As a result of his court conviction, Douglas is serving 18 months of house arrest and is barred from returning to Harvard or contacting the woman he assaulted for five years. But even after that, his dismissal will likely be permanent.

"Dismissal is a separation from the College that is expected to be permanent. There are no circumstances foreseen today under which this student will be readmitted," said a Harvard statement released yesterday.

"Dismissal is the strongest sanction that has been voted in modern times for disciplining a student," the statement continued.

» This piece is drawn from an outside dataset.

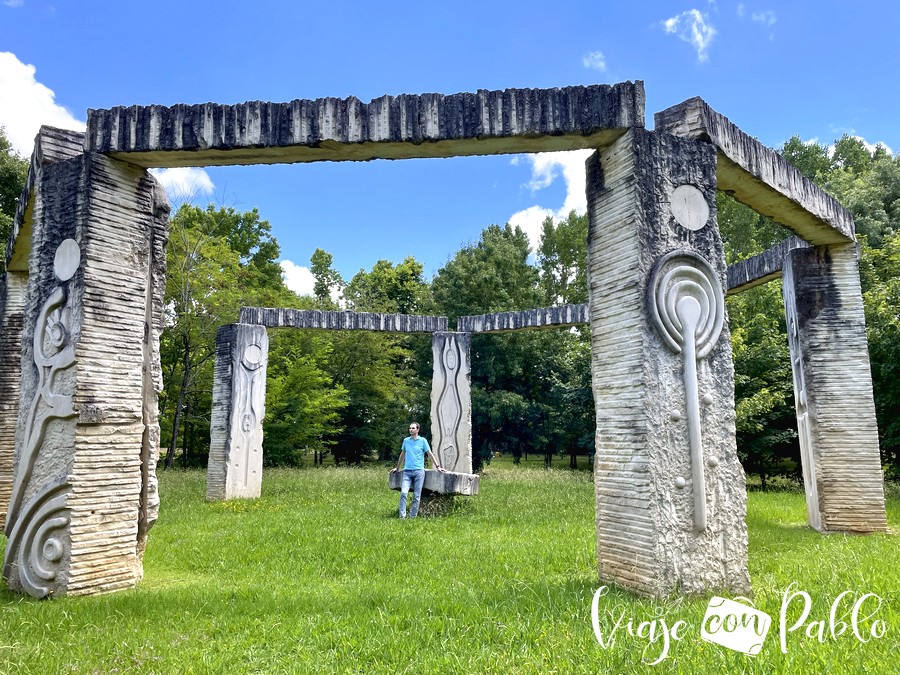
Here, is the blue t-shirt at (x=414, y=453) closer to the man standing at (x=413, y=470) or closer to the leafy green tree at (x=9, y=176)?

The Faculty did not consider the more severe punishment of expulsion, which would mandate that Douglas could not ever petition to return to Harvard. In recent decades, expulsion has only been used as punishment for admissions fraud.

One Faculty member said after the meeting that expulsion--called for in spite of tradition in recent weeks by the Coalition Against Sexual Violence--was not considered as an option during yesterday's meeting.

The Faculty rejected a proposal put forth by five members of the Faculty Council--an 18-member body that reviews proposed policy changes before sending them to the full Faculty--which recommended a "requirement to withdraw" for five years.

If the Faculty had approved this motion, Douglas could have returned to campus in five years, after petitioning the Ad Board and meeting any conditions it set. Withdrawal is considered a lesser punishment because the Ad Board traditionally is far more open to re-admitting students after their term of withdrawal.

One Faculty member said yesterday that the motion for dismissal carried an important message to students in addition to its concrete effect on Douglas.

"Many people believe that what we did was symbolically important for the institution," said the member of the Faculty.